INSTRUCTIONS TO FOLLOW => An exact copy of the records is needed; please leave the images out.

◆ ◆ ◆ ◆

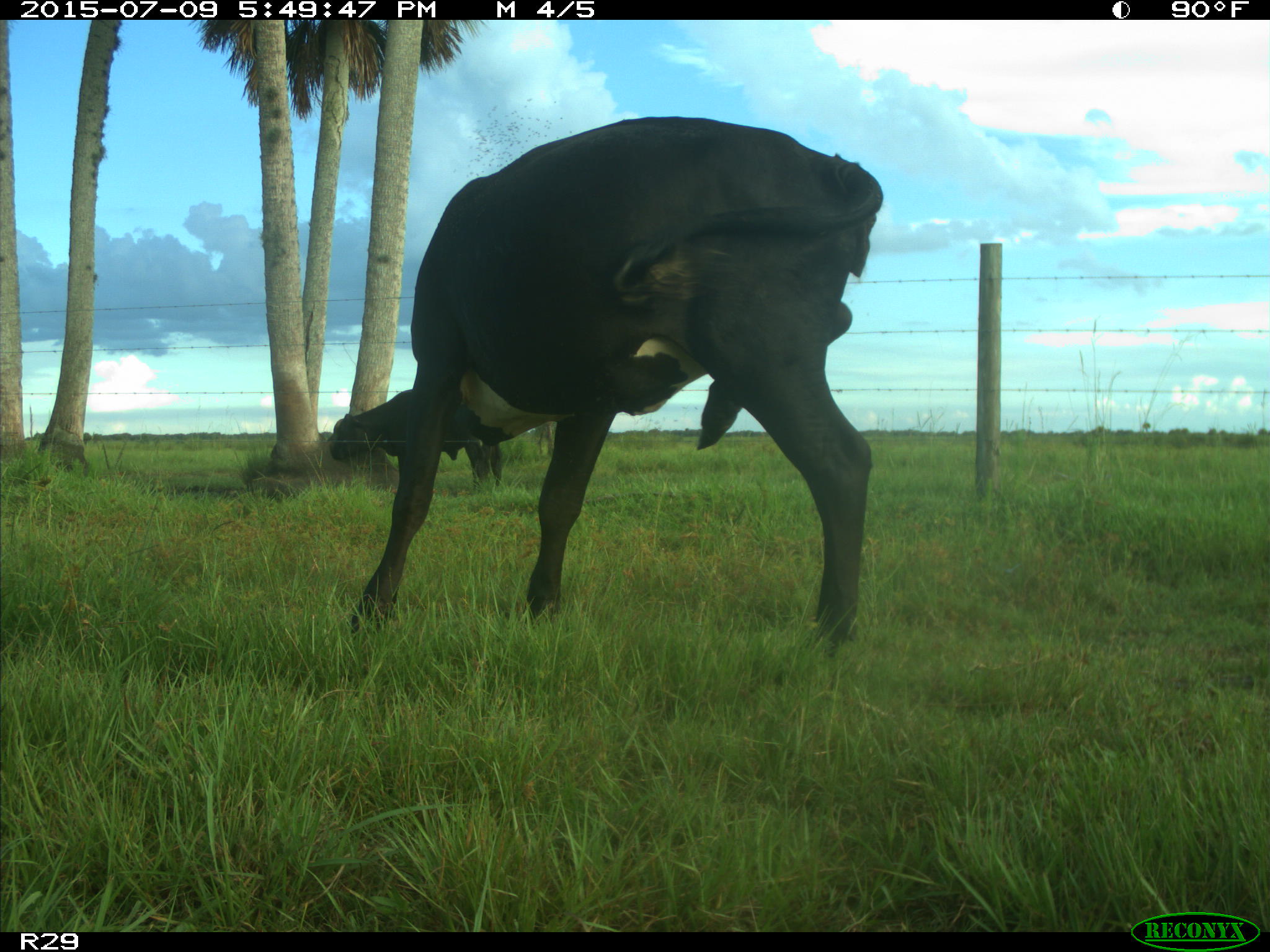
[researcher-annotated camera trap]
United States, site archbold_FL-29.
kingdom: Animalia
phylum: Chordata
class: Mammalia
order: Artiodactyla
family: Bovidae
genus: Bos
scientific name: Bos taurus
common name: domestic cow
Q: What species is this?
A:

◆ ◆ ◆ ◆

OUTPUT FOR THIS EXERCISE =>
[researcher-annotated camera trap]
United States, site archbold_FL-29.
kingdom: Animalia
phylum: Chordata
class: Mammalia
order: Artiodactyla
family: Bovidae
genus: Bos
scientific name: Bos taurus
common name: domestic cow
Q: What species is this?
A:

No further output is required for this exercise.